MBOK with 30 round Lancer Mag
MBOK with 20 round PMAG

So let's talk about the kit itself.  Take a look the website to see more pictures of the MBOK in size comparisons, but clearly it's a small kit.  It weighs in under 9 ounces (8.2oz fully packed) and measuring 5" x 3.5" x 1.75".  As you'll see on the website, it's just a little thicker than a PMAG.  Easily concealable and easy to wear from the 3 to 9 o'clock positions on your belt and not be uncomfortable.  I've worn one in about the 5 o'clock position on a long car ride without any discomfort at all.  You can carry it vertically or horizontally and it can be deployed by pulling it from either side of the kit using the pull tabs.

Back of MBOK showing Blue Force Gear's
Helium Whisper MOLLE attachment system

End of MBOK with pull tab showing next to Eleven 10 Rigid TQ

The "casing" of the kit is made from nylon with elastic sides that will allow for a snug fit of the inner pouch.  The inner pouch is made of laminated Ultracomp material and the attachment is the BlueForce helium whisper material.  Now if you don't know what those are, in short they're good to go.  The materials are light but tough.
MBOK Deployed

The deployment of the kit is fairly simple.  As with anything you should do some "dry runs" with this kit if you're going to have one and rely on it.  See what position works best for you and how to employ it under stress.  As we know, when the proverbial shit hits the fan things get complicated.  There are no snaps or velcro to deal with on the kit.  I could see this kit being no issue to deploy in a high stress situation.  The other benefit of no velcro and the easy deployment of it is that in a situation where you need to conceal your whereabouts and remain discreet, it's noiseless.  Such features are appreciated by those that would need this kind of med kit the most.

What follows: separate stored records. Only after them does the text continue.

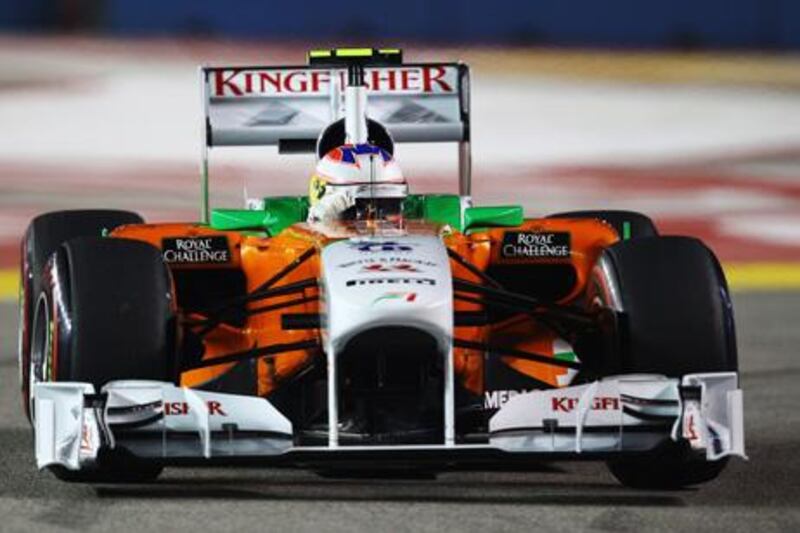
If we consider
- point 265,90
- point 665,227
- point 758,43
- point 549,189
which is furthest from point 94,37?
point 265,90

What's in the kit?  Medical stuff of course.  The kit can come two different ways.  As stated on the website, to get the advanced version they require medical device authorization.  I won't get into the contents in detail in this blog or giving you medical advice, but I can tell you they've all been reverse engineered to be as small as possible, but still be effective.  The CLEER team spent quite awhile traveling and talking to find out what the minimum would be needed in the kit, and what the minimum size could be on the components.  To learn more about these components look at the CLEER website or google the individual product names.  

Basic Kit Contents

Here are the components in the basic kit:

CLEER Medical Trauma Bandage (4" x 24" Flat Packed compression dressing)
Celox Rapid (3" x 24" Z-Fold)
FOXSeal Occlusive Dressing (Contains 2 Chest Seals)
North American Rescue Tan Bear Claw Gloves (1 Pair of Large sized gloves)
CLEER Medical Easy Tape (4 - 2" x 12" Strips of 3M Durapore medical tape on easy release backers)

Advanced Kit Contents

The advanced version contains these two extra items:

North American Rescue ARS for Needle Decompression (14 gauge x 3.25")
Rusch Nasopharyngeal Airway (28FR with lubricating jelly)

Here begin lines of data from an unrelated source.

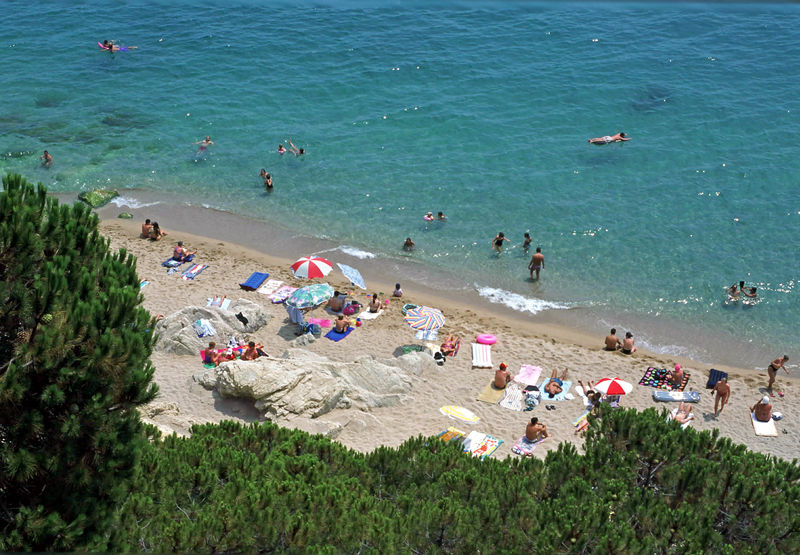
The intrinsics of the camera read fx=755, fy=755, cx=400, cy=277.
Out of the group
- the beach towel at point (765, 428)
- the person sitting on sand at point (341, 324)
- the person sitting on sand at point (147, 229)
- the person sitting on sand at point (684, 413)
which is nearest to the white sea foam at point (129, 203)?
the person sitting on sand at point (147, 229)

It doesn't pack all the items of larger kits, but there's a reason for that.  It helps keep it low profile and minimalist.  One thing that kills me with folks today is needing a gadget to do everything.  We've almost lost the art of field-craft.  I could write a whole story on that alone.  Don't forget the items on your person and around you that you can improvise with when more is needed than what this kit has.  That said, pairing this kit with the Eleven 10 Rigid TQ case makes it an even more versatile kit.

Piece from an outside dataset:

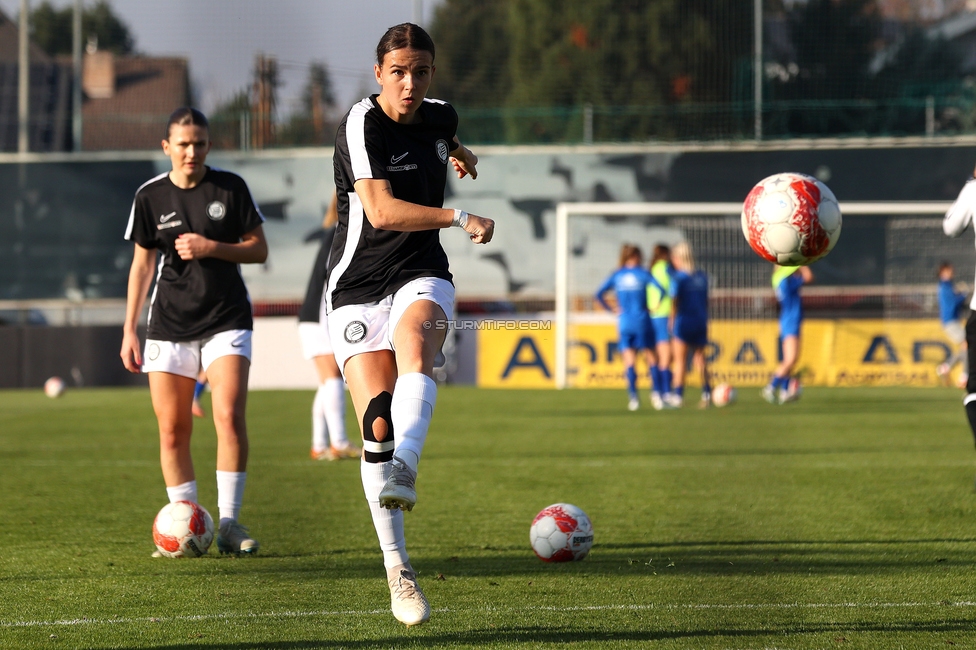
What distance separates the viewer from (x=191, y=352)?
586 cm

MBOK with Eleven 10 Rigid TQ Case

Bottom Line Up Front:  I'm not going to go on and on about this kit.  I've worn it quite a bit and you just don't know it's there most of the time.  It's easily concealed and comfort is not an issue.  If you're someone who needs a kit like this, comfort can be a big this kit will fit the bill.  The price on this kit isn't low, but when you understand what all it took to bring this kit to the market you'll understand the price point.  I highly recommend this kit to anyone, but especially those in a line of work that need a low profile or no profile med kit.